Global Image Features¶
Author: Johannes Maucher
Last Update: 10th February 2021
Categorization Image Features in General¶
For object recognition and other computer-vision tasks images must be described by one or more numeric representations. These numeric representations should contain the relevant features of the image. On an abstract level, the methods to calculate features from a given image can be categorized as follows:
Global features: One numeric representation (vector) is calculated for the entire image. Further recognition/identification applies this single image descriptor as input. Example: Color-Histogram
Subwindow features: The entire image is partitioned into subwindows. For each subwindow one numeric representation is calculated and recognition/identification is performed for each single subwindow.

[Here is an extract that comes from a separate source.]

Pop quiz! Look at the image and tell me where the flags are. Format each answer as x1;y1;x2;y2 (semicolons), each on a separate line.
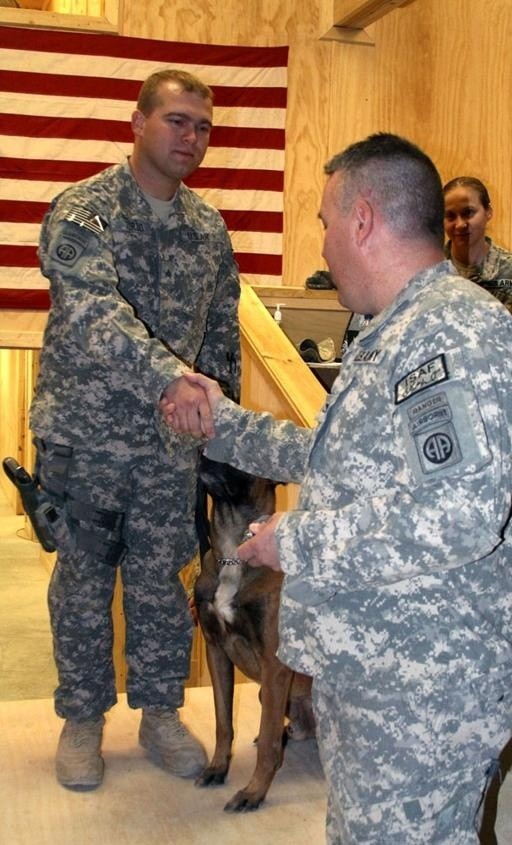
0;29;289;312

Local features: A set of numeric representations (vectors) is calculated for a given image. Each of these vectors describes a local area within the image. Further recognition/identification is performed by taking into account the entire set of local descriptors. Example: SIFT-features
The general notion Object Recognition, can actually be subdivided into many subtasks. Here and in the next sections, we just distinguish
Object recognition: Determine which object-category, e.g. car, person, building etc. is in the image
Identification: Determine which concrete instance is in the image, e.g. which concrete person
The application of global features in the context of a Content Based Image Retrieval (CBIR) system is demonstrated below. For each image a global descriptor is calculated and stored in a database. The task of CBIR is to find for a given query-image the most similar images in the database. For this the global image descriptor is calculated for the query-image and this descriptor is compared with all descriptors (vectors) in the database. The images of the most similar descriptors are returned.
Pixel Intensities¶
The most direct and obvious form of a global image descriptor to just write the values of all pixels and all channels into a long descriptor-vector. The image below displays only a small section out of such an image descriptor. For the marked image-region (left), the corresponding pixel values are displayed in the right part. For 8-bit images all pixel-values are in the range between 0 and \(2^8-1=255\).
Global image descriptors of this type are very long. For an \(L-\)channel image of size \(r \times c\) the length of the desriptor vector is \(L \cdot r \cdot c\). E.g. a relatively small RGB-image of size \((200 \times 300)\) has a length of \(3 \cdot 200 \cdot 300 = 180000\).
Drawbacks: Besides the huge length, this type of descriptor is extremly unrobust with respect to variations in translation, rotation, scale, cropping, background, illumination, contrast and partial occlusion.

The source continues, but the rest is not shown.